Saturday, February 16, 2008

Working Together

02/14/08

Valentine’s Day emotes thoughts of love between two people. Indeed, it does for Mary and me. Layered over these endearments are the harsh realities of living together and working together in a foreign land. For us, living together part as gone rather well. Much like in Minnesota, we each have our domestic roles to fill. We have found continually being together without the release valve of separate friends and activities, manageable. The hard part is finding our occupational Peace Corps niches. The challenge is for each of us to develop a purposeful Peace Corps job where no specific job tasks exist.

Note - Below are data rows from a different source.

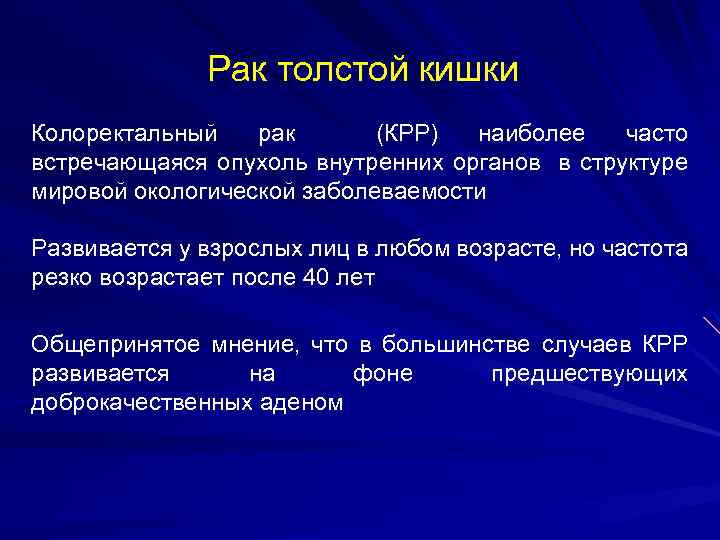 Рак толстой кишки

Колоректальный рак (КРР) наиболее часто встречающаяся опухоль внутренних органов в структуре мировой окологической заболеваемости

Развивается у взрослых лиц в любом возрасте, но частота резко возрастает после 40 лет

Общепринятое мнение, что в большинстве случаев КРР развивается на фоне предшествующих доброкачественных аденом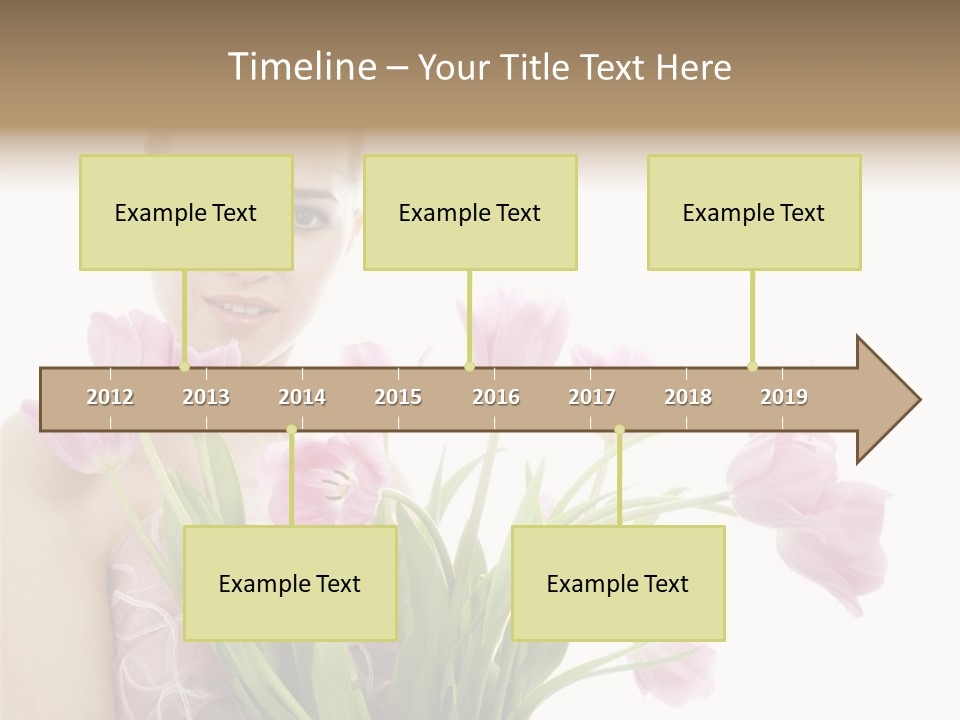 Timeline – Your Title Text Here

Example Text

Example Text

Example Text

2012 2013 2014 2015 2016 2017 2018 2019

Example Text

Example Text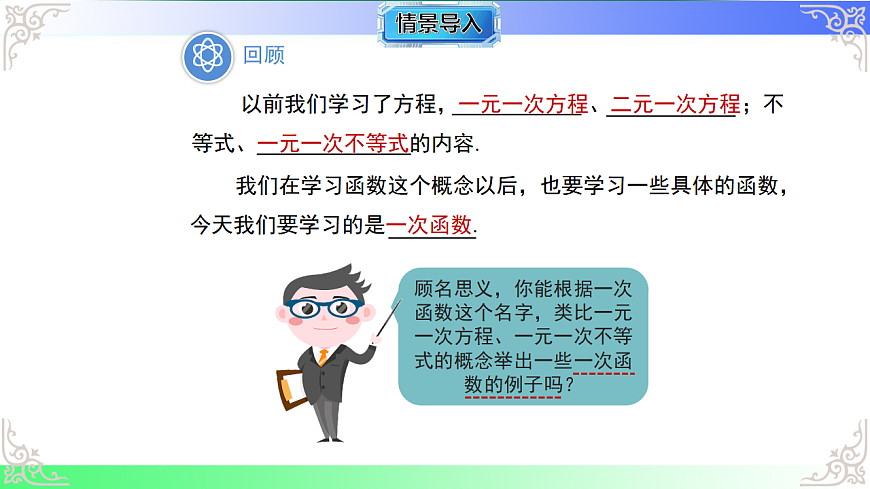 情景导入

回顾

以前我们学习了方程，一元一次方程、二元一次方程；不等式、一元一次不等式的内容.

我们在学习函数这个概念以后，也要学习一些具体的函数，今天我们要学习的是一次函数.

顾名思义，你能根据一次函数这个名字，类比一元一次方程、一元一次不等式的概念举出一些一次函数的例子吗？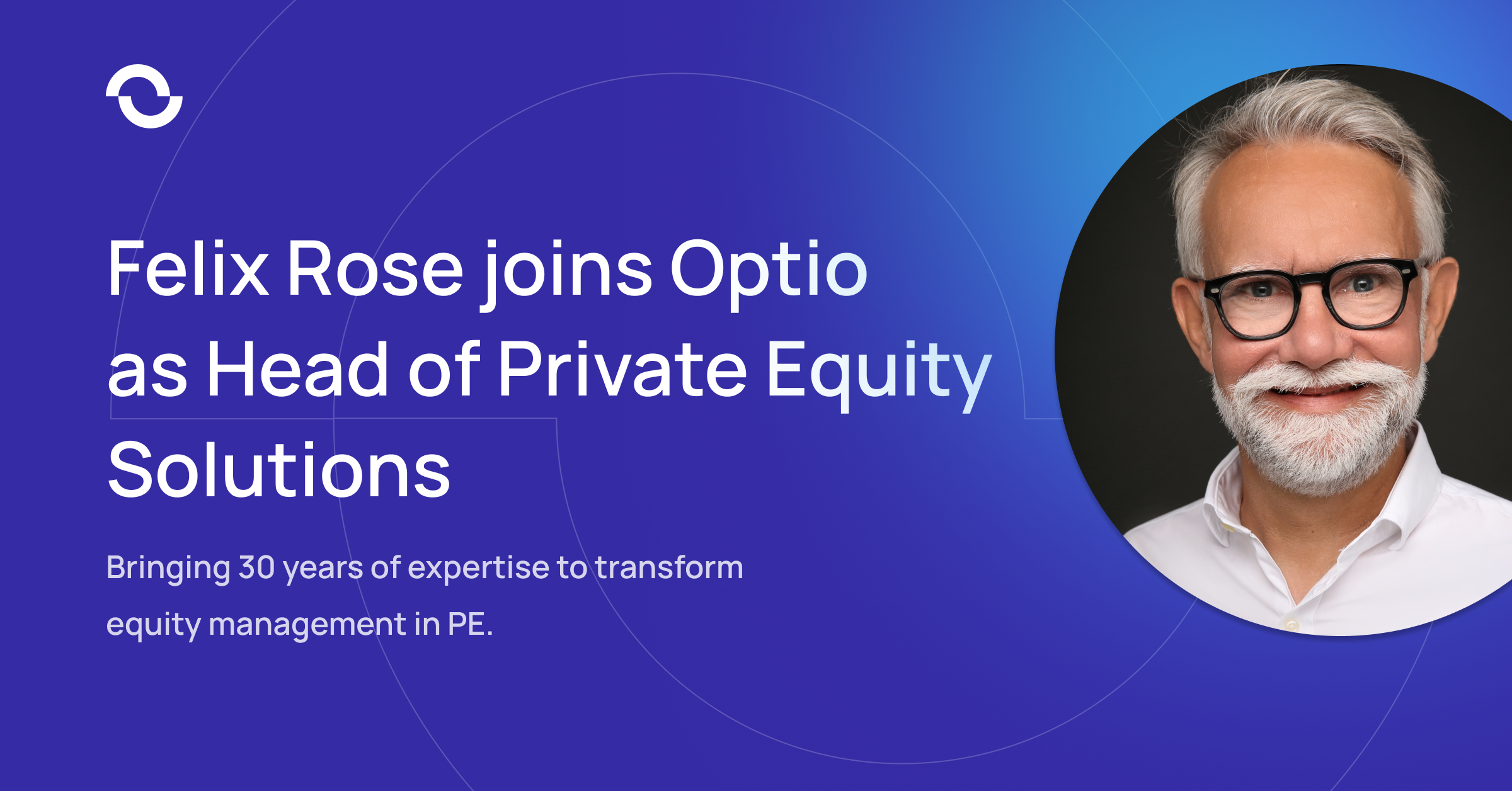 Felix Rose joins Optio as Head of Private Equity Solutions

Bringing 30 years of expertise to transform equity management in PE.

In the U.S., both couples may work, but rarely do they work together in the same place on the same task. The skills of successfully living together do not necessarily transfer to working together. We and two other Peace Corps couples grapple with this fact as we try to define and execute what we are to do in our villages. It is difficult enough to structure a meaningful job for one and may be insurmountable for two. Someone gets left out, standing in the heat.

My personality blends well with our ambiguous mission. I relish starting things from scratch, organizing, problem solving, and using my domineering style to get action from others. Mary is the consummate listener. She can calm the most troubled beast. Her skills require picking up the nuances of others and translating them back in a suggestive, supportive manner. This is very difficult when faced with linguistic and cultural obstacles.

We are still young lovers, impatient in the game of Peace Corps. Like most young lovers, idealistic; but as a couple of oldies, knowledgeable that living and working together takes more than Cupid’s arrows.